▶ **ЗАДАНИЕ 1**
Перепишите записи слово в слово: всё от самого начала записей вниз до строки с "Answer: the hiking", обе границы включительно.

▶ **ОТРЫВОК**

____

Эти земли принадлежат всем народам, которые их населяют, и в то же время не принадлежат никому из них. На черноморском побережье, как на конечной морене ледника, отложения человеческих миграций накапливались более четырех тысяч лет. Сам берег, выветренный и тихий, говорит о терпении камня, песка и воды, которые повидали много человеческой суеты и переживут ее. Этот голос слышали многие писатели – среди прочих Пушкин и Мицкевич, Лермонтов и Толстой, Анна Ахматова и Осип Мандельштам, – умевшие прислушаться к тихому звучанию и огромному безмолвию Черного моря и соизмерить себя с геологической протяженностью времени. Они на мгновение вышли за пределы собственной жизни, полной опасностей, и приобщились, по словам Константина Паустовского, “к мудрости и простоте”.

Эта книга о Черном море начинается с Крыма. Для этого у меня есть как уважительные причины, так и причины личного свойства. Крымский полуостров был чем‑то вроде подмостков, своеобразной авансценой событий, важных для всего Черноморского региона и населявших его народов. Греки сделали Крым центром своей торговой империи, тысячелетием позже так же поступили итальянцы; здесь в XIX веке разразилась Крымская война, а в XX совершались иные из самых чудовищных преступлений Гитлера и Сталина. Ялтинская конференция, которая прошла на южном конце полуострова в 1945 году, стала кодовым названием раздела Европы во время холодной войны.

Но я начинаю с Крыма еще и потому, что по чистой случайности именно там я впервые увидел Черное море. Ну и, наконец, если любому ребенку показать карту Черного моря, он первым делом инстинктивно ткнет пальцем в эту подвеску, в этот забавный коричневый ярлык, который так грубо налеплен на ровный голубой овал.

От Крыма эта книга отправится во многих направлениях. Это не путеводитель, и я не совершаю в ней кругосветное плавание; например, Турции, Болгарии и Румынии уделено меньше внимания, чем они того заслуживают. Но тот интеллектуальный след, по которому я шел, вел прочь от этих стран – на противоположный край Европы, на север и восток. От Крыма исследование варварства привело меня в Ольвию возле устья Днепра, а оттуда, перепрыгивая через Крым, обратно, к руинам Танаиса и Таны, в дельту реки Дон. Вскоре этот след уперся в загадки национализма и идентичности со всеми их бесстыдными играми теней и зеркальных отражений и со всей их невероятной созидательной силой.

____

▶ **ЗАДАНИЕ 2**
Продолжите отрывок о Черном море, начиная сразу после его последнего предложения.

____

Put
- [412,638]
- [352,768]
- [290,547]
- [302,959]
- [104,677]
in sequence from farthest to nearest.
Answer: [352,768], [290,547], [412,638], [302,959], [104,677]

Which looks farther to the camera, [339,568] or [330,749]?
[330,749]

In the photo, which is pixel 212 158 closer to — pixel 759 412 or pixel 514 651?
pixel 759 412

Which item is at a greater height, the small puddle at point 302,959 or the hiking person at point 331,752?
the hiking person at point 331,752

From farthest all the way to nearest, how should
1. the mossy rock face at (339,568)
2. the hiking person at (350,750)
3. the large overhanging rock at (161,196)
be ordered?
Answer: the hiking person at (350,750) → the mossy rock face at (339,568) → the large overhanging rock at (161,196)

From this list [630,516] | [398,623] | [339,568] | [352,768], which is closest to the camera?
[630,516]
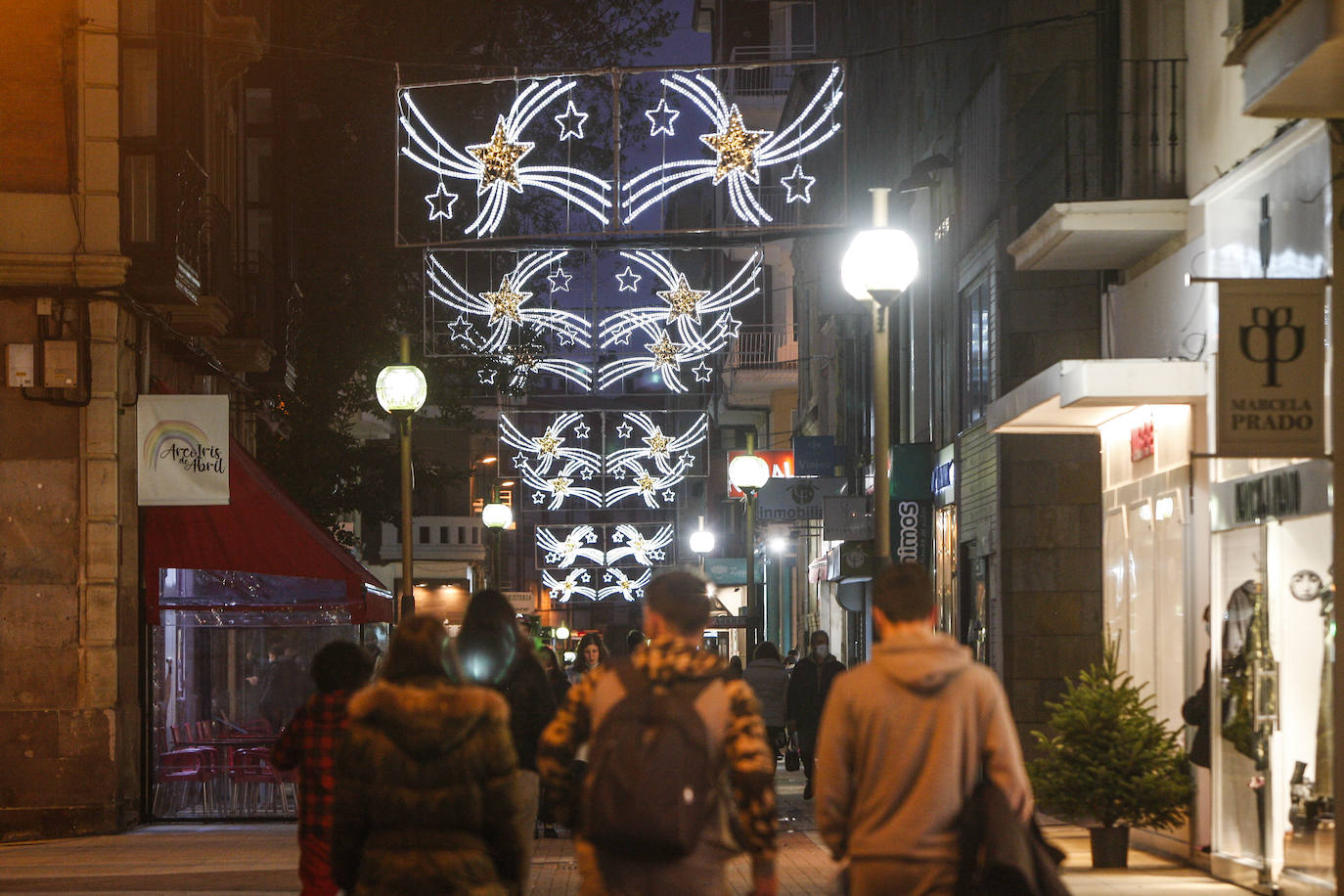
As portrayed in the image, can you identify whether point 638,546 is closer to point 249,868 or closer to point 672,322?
point 672,322

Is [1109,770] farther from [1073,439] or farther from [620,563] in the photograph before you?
[620,563]

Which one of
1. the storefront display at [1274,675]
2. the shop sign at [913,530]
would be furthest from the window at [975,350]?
the storefront display at [1274,675]

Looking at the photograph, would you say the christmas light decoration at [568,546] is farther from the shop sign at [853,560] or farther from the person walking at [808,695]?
the person walking at [808,695]

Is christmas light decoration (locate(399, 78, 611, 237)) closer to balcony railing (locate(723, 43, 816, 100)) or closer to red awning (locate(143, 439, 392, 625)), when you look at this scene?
red awning (locate(143, 439, 392, 625))

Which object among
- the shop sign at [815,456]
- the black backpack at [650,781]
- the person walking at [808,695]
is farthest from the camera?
the shop sign at [815,456]

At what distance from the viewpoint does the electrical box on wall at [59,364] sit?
57.2ft

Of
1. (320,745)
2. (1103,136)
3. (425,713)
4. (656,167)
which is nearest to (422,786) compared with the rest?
(425,713)

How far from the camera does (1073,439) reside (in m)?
20.4

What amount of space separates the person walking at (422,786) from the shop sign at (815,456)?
27125 millimetres

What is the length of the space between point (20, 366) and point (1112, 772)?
10.4m

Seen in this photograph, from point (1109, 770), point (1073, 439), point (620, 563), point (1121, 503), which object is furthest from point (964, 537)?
point (620, 563)

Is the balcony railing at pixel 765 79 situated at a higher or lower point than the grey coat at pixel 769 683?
higher

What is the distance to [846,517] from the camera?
24578mm

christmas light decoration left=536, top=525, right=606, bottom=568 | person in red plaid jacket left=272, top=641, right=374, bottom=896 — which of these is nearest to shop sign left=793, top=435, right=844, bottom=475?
christmas light decoration left=536, top=525, right=606, bottom=568
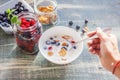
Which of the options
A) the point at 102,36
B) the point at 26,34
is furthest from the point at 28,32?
the point at 102,36

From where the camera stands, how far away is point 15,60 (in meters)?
0.95

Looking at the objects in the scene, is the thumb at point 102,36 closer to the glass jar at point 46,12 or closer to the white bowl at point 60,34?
the white bowl at point 60,34

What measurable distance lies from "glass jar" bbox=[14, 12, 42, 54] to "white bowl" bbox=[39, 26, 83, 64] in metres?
0.03

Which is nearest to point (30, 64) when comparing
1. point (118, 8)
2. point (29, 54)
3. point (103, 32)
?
point (29, 54)

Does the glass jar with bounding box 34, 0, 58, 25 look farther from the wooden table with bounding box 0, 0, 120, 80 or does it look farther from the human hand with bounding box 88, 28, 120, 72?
the human hand with bounding box 88, 28, 120, 72

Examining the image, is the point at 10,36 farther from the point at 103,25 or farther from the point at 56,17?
the point at 103,25

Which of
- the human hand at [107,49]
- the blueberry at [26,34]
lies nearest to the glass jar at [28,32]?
the blueberry at [26,34]

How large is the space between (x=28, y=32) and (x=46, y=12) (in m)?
0.16

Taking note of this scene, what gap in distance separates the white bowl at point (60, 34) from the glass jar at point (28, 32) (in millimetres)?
34

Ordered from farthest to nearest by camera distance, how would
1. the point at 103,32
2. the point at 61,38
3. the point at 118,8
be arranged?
the point at 118,8 < the point at 61,38 < the point at 103,32

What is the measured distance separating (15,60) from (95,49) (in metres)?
0.29

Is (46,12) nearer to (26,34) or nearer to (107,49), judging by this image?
(26,34)

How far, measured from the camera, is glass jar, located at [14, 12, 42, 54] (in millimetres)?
900

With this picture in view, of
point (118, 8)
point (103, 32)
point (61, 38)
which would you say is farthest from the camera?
point (118, 8)
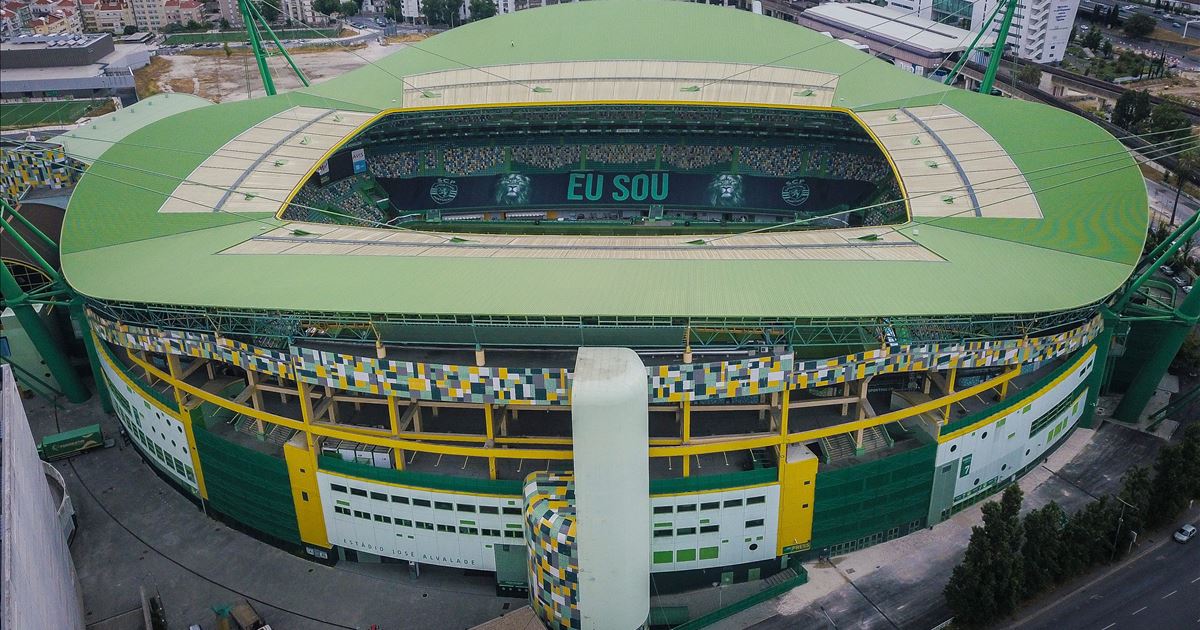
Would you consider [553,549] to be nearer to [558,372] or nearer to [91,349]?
[558,372]

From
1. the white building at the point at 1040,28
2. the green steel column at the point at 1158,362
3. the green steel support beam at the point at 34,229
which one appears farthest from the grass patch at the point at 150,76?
the green steel column at the point at 1158,362

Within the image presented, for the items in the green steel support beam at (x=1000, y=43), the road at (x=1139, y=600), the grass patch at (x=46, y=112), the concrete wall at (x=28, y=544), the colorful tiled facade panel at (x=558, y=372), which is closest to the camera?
the concrete wall at (x=28, y=544)

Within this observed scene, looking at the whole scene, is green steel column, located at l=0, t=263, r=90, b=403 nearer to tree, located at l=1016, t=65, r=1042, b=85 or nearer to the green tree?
the green tree

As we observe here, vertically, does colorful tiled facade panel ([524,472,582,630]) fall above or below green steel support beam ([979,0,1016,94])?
below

____

▶ **ОТВЕТ К ЗАДАНИЮ 1**
Put
- [412,638]
- [352,768]
- [290,547]
- [302,959]
- [104,677]
in sequence from farthest to nearest.
Answer: [352,768], [290,547], [412,638], [302,959], [104,677]

Which looks farther to the camera, [339,568] or [330,749]?
[330,749]

In the photo, which is pixel 212 158 closer to — pixel 759 412 or pixel 514 651?
pixel 759 412

Which item is at a greater height, the small puddle at point 302,959 or the hiking person at point 331,752?
the hiking person at point 331,752

From farthest all the way to nearest, how should
1. the mossy rock face at (339,568)
2. the hiking person at (350,750)
3. the large overhanging rock at (161,196)
be ordered?
Answer: the hiking person at (350,750) → the mossy rock face at (339,568) → the large overhanging rock at (161,196)

▶ **ОТВЕТ К ЗАДАНИЮ 2**
Однако затем след разделился. Одна тропинка повела к казацкому населению Южной России и Украины, в Одессу и в Польшу, другая свернула, и я оказался в Северо-Восточной Турции, где когда‑то жили понтийские греки и по сей день живет крошечная народность лазов. Приведя меня в Керчь для изучения Боспорского царства классических времен, маршрут снова разветвился на два исследования: одно посвящено подлинным историческим сарматам, которые правили в этом регионе на протяжении нескольких веков до и после Рождества Христова, другое – вымышленным, сказочным сарматам, которых национальное воображение поляков назначило отцами-основателями Польши. Однако завершил я свое путешествие в месте отнюдь не воображаемом: в самом молодом из всех черноморских государств – крошечной Абхазии, которая отделилась от Грузии только в 1992 году. Там я попытался соотнести реальность или нереальность абхазской независимости со всем тем, что усвоил по пути к этому моменту.

И пролог, и эпилог этого путешествия разворачиваются на Босфоре. Между ними лежит Черное море – не только тема, но и главный герой этой книги. У Черного моря есть собственный характер, который не передают прилагательные вроде “непредсказуемое” или фразы вроде “приветливо к чужакам”, поскольку характер этот складывается не из отдельных черт или эпитетов, а из взаимодействия разных обстоятельств, он вообще не поддается точному описанию. В числе этих обстоятельств, вкупе составляющих самобытность Черного моря, – рыба и вода, ветры и трава, скалы и леса, перелетные птицы и человеческая миграция. Это не просто место, а определенная модель взаимоотношений, которая не могла бы сложиться нигде больше: именно поэтому черноморская история – это прежде всего история Черного моря.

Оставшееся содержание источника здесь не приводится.